■ **WHAT YOU SHOULD DO**
Pick out every line in the data below that contains the string "instances", treating uppercase and lowercase as different.

▼

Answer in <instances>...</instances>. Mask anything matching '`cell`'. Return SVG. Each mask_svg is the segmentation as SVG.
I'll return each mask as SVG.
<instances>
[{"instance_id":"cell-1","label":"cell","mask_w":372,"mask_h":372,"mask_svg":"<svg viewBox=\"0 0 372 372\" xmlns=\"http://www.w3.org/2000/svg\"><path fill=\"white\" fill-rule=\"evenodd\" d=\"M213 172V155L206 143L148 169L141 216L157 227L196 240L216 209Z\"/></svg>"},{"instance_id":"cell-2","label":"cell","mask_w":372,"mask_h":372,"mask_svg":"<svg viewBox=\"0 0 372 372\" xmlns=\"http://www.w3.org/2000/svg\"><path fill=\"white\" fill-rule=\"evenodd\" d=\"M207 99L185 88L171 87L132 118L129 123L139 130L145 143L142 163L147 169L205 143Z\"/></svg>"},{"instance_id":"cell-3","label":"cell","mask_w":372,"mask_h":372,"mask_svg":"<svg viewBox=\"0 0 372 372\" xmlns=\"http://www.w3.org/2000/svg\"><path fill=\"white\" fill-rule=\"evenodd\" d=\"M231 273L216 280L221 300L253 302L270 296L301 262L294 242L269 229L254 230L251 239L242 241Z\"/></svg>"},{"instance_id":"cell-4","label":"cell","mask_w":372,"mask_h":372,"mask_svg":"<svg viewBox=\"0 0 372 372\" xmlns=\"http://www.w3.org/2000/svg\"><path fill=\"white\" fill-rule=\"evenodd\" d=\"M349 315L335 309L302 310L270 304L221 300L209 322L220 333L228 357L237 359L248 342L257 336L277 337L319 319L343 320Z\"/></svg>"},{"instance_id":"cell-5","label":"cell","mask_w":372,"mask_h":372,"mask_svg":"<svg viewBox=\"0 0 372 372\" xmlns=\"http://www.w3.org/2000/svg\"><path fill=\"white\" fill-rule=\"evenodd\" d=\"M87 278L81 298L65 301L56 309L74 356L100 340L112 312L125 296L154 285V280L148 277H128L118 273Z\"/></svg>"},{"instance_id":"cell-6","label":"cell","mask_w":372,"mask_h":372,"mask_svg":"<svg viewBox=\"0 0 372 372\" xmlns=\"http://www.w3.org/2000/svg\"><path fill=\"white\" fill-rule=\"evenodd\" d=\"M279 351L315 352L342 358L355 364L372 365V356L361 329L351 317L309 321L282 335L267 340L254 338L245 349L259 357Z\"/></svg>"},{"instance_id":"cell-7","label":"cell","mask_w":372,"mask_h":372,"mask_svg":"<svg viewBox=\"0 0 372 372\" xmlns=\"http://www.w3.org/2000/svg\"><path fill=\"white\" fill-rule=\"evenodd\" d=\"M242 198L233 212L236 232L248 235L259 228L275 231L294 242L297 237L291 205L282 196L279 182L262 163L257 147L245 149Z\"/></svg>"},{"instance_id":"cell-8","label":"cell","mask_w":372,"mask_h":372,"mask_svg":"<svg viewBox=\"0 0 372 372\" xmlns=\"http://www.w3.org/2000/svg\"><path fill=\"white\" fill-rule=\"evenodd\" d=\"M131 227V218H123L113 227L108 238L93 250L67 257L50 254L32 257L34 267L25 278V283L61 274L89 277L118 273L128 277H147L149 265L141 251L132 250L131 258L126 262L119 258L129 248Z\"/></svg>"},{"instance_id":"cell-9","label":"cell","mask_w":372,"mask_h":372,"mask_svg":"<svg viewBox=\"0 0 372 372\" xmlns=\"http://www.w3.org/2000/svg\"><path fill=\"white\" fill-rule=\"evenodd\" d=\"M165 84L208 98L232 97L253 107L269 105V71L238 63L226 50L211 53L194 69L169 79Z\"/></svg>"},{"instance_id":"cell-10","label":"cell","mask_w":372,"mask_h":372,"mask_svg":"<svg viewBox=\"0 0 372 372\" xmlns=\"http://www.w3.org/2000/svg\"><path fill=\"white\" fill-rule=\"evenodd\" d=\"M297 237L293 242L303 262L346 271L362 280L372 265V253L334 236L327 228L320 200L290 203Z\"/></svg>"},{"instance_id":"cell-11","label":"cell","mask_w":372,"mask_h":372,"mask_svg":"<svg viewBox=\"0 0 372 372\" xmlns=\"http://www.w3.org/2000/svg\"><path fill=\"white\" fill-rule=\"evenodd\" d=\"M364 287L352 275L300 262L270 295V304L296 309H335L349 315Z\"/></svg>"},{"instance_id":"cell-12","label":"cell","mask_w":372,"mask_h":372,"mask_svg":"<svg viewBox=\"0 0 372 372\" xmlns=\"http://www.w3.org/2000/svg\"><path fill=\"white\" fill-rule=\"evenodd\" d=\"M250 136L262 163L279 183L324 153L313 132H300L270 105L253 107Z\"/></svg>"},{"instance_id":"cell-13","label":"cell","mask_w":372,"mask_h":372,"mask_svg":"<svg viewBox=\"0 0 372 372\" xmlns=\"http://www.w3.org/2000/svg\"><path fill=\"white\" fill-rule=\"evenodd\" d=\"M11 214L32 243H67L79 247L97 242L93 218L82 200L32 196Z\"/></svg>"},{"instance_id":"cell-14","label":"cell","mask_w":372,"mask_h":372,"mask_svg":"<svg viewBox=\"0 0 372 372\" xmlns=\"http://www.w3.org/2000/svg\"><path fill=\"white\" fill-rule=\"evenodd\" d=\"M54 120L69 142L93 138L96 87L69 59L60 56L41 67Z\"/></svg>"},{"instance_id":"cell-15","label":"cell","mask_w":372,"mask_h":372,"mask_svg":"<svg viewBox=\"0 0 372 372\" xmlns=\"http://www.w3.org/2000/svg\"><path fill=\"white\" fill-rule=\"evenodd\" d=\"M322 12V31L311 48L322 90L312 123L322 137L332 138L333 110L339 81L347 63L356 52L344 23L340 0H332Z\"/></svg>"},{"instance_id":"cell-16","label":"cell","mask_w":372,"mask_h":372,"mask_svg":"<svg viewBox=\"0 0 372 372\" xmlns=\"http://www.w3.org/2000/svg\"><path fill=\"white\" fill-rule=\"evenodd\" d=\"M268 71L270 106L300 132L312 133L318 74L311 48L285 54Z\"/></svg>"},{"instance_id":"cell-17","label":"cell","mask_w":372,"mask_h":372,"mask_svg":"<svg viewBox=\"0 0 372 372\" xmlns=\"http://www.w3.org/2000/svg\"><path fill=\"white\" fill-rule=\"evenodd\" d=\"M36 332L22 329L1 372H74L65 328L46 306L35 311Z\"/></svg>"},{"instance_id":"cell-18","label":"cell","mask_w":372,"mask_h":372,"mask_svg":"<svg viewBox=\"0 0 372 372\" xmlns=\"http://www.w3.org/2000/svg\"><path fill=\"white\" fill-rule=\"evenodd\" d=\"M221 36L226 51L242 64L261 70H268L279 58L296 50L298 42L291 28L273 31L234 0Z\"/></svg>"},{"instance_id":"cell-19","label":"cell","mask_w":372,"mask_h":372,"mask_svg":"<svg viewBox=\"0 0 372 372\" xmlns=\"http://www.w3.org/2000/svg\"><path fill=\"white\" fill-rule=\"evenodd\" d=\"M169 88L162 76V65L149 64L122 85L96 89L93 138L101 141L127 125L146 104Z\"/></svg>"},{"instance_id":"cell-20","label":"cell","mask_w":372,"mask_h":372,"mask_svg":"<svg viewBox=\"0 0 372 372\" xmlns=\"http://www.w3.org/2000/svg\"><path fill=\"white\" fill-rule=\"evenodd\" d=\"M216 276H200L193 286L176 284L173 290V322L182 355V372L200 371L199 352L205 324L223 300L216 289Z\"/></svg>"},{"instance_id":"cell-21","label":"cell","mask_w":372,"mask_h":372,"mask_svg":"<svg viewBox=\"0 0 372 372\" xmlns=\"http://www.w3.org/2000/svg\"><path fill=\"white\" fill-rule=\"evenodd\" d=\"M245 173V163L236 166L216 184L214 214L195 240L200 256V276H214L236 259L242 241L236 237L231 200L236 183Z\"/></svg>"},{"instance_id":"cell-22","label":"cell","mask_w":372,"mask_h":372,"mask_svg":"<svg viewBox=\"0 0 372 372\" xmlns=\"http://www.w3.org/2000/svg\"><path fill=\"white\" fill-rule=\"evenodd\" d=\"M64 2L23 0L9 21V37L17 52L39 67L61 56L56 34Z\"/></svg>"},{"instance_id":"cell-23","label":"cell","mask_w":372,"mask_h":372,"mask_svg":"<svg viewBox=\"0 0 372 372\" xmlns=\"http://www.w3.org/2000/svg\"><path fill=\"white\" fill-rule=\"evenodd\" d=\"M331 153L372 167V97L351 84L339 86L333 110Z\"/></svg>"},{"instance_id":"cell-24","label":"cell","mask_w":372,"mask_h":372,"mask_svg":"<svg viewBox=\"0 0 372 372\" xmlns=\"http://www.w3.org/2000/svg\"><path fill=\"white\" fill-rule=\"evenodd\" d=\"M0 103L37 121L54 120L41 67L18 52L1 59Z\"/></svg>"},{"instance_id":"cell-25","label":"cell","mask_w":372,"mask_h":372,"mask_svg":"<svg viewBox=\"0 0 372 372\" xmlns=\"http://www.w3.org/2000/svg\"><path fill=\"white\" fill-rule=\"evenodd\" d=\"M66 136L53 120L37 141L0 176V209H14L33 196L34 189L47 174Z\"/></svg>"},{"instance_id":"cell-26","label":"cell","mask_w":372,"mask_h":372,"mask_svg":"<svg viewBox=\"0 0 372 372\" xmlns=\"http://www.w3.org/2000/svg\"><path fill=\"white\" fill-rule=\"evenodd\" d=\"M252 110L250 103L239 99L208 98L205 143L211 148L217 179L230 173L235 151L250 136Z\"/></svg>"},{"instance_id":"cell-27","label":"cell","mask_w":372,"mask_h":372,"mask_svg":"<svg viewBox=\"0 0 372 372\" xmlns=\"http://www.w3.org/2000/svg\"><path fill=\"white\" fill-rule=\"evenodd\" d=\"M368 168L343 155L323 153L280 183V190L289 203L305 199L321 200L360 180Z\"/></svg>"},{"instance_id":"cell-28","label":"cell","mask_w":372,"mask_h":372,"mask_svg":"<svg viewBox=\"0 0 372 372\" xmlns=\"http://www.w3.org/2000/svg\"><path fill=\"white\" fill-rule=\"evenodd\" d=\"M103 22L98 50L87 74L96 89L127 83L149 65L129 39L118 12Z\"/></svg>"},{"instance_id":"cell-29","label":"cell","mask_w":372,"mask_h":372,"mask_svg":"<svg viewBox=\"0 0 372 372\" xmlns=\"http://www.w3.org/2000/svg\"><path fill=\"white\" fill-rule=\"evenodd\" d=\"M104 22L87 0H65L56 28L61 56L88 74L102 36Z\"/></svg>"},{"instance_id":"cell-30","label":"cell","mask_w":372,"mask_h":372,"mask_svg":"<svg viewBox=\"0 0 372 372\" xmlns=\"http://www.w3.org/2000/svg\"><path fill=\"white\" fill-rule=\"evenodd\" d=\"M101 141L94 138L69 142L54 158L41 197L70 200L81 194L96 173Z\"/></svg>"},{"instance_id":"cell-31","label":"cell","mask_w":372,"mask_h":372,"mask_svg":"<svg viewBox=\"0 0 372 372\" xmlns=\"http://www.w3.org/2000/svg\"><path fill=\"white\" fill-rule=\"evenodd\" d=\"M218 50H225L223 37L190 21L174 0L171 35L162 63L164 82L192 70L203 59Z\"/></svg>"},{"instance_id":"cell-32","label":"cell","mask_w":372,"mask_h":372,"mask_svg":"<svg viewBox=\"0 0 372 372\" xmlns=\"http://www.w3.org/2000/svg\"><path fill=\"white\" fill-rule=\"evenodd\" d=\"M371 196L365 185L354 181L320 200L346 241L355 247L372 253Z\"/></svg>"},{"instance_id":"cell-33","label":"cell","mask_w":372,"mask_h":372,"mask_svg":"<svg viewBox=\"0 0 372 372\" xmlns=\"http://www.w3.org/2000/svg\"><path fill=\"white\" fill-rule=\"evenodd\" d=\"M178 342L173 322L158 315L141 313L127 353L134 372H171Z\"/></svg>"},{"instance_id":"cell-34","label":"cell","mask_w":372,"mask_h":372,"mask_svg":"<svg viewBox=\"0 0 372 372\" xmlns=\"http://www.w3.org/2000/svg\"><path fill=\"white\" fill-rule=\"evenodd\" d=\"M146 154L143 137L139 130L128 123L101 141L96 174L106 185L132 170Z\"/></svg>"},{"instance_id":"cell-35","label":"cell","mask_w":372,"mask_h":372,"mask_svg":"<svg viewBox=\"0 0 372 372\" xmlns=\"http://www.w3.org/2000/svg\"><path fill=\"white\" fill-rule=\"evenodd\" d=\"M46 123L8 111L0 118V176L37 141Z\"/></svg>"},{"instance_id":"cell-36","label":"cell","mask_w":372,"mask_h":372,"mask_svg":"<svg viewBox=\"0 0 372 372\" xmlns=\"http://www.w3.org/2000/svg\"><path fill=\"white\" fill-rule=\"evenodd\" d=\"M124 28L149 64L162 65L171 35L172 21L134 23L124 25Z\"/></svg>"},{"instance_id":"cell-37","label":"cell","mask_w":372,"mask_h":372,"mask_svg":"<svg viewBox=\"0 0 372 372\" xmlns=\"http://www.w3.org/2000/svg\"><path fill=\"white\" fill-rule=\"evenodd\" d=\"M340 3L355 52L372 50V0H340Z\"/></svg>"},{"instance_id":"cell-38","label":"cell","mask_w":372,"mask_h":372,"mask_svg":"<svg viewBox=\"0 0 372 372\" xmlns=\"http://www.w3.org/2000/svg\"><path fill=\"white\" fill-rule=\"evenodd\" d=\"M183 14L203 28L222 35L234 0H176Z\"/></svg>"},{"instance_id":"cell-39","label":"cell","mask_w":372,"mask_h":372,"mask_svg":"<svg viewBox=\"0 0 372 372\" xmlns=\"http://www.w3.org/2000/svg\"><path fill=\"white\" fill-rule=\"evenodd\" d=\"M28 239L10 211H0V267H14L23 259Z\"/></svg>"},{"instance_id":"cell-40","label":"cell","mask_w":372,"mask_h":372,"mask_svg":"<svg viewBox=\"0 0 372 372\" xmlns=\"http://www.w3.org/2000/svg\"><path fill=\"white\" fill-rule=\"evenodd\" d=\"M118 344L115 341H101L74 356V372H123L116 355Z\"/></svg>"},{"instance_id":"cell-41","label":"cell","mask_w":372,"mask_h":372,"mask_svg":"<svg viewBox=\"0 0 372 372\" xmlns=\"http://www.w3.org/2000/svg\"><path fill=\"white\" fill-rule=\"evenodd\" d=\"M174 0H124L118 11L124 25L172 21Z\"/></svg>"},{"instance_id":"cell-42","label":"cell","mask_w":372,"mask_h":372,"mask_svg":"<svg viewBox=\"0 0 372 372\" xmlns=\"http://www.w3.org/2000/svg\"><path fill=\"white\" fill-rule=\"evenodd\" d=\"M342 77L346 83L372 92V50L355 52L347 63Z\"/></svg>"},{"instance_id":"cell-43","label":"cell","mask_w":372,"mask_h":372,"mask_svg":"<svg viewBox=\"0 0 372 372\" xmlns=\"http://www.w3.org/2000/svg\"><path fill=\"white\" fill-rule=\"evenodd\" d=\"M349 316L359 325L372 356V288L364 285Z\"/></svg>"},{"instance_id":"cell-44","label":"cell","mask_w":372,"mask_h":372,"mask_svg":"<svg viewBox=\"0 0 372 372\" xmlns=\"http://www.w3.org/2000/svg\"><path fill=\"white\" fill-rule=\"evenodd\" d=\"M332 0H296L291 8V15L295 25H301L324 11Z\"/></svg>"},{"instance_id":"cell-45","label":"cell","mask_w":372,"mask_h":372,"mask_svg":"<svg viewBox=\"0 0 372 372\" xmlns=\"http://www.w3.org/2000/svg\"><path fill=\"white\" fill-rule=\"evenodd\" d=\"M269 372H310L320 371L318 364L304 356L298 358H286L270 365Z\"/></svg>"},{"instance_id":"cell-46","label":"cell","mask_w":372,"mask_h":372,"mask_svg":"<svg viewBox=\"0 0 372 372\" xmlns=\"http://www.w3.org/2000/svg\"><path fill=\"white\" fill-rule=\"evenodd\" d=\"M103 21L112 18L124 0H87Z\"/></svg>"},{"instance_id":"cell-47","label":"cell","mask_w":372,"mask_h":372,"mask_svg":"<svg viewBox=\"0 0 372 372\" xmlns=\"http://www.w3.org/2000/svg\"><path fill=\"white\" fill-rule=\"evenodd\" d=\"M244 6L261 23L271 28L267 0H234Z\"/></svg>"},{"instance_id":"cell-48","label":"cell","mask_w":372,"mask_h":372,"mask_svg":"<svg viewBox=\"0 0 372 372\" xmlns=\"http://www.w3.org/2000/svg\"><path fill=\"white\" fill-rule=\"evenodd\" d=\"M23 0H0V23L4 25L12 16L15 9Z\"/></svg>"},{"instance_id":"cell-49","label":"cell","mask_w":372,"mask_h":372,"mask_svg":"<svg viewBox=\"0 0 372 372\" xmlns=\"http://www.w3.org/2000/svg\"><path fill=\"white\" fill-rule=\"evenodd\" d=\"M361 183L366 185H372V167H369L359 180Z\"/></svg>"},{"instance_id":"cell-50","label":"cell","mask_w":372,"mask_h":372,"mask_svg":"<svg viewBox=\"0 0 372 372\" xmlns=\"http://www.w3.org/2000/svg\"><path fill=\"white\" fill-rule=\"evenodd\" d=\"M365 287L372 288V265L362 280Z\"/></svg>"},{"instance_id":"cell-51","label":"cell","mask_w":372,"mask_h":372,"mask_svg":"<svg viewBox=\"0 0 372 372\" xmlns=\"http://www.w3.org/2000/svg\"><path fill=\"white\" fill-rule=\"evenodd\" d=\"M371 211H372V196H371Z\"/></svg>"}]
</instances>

▲

■ **SOLUTION TO THE EXERCISE**
Answer in <instances>...</instances>. Mask anything matching '`cell`'. Return SVG. Each mask_svg is the segmentation as SVG.
<instances>
</instances>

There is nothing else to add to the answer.